Google Cloud Storage output plugin for Embulk.
- Plugin type: file output
- Load all or nothing: no
- Resume supported: yes
- Cleanup supported: no
- Connector do not support retry in case we have any problem with streaming chanel. In this case, we need to run the job again.
- bucket: Google Cloud Storage bucket name (string, required)
- path_prefix: Prefix of output keys (string, required)
- file_ext: Extention of output file (string, required)
- sequence_format: Format of the sequence number of the output files (string, default value is ".%03d.%02d")
- content_type: content type of output file (string, optional, default value is "application/octet-stream")

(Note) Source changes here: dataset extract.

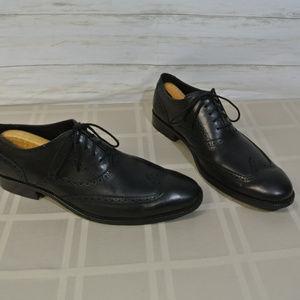 COLE HAAN Williams WINGTIP Black 11.5 Men Shoes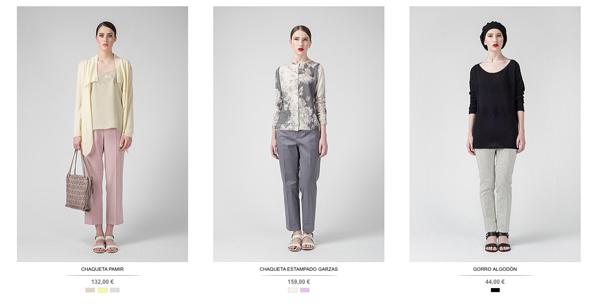 minimil moda mujer donostia shopping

- auth_method: Authentication method
private_key
,json_key
orcompute_engine
(string, optional, default value is "private_key") - service_account_email: Google Cloud Platform service account email (string, required when auth_method is private_key)
- p12_keyfile: Private key file fullpath of Google Cloud Platform service account (string, required when auth_method is private_key)
- json_keyfile fullpath of json_key (string, required when auth_method is json_key)
- application_name: Application name, anything you like (string, optional, default value is "embulk-output-gcs")
- max_connection_retry: Number of connection retries to GCS (number, default value is 10)
- delete_in_advance: Delete Bucket/Prefix matched files in advance (boolean, default value is false)
out:
type: gcs
bucket: your-gcs-bucket-name
path_prefix: logs/out
file_ext: .csv
auth_method: `private_key` #default
service_account_email: '[email protected]'
p12_keyfile: '/path/to/private/key.p12'
formatter:
type: csv
encoding: UTF-8
There are three methods supported to fetch access token for the service account.
- Public-Private key pair of GCP(Google Cloud Platform)'s service account
- JSON key of GCP(Google Cloud Platform)'s service account
- Pre-defined access token (Google Compute Engine only)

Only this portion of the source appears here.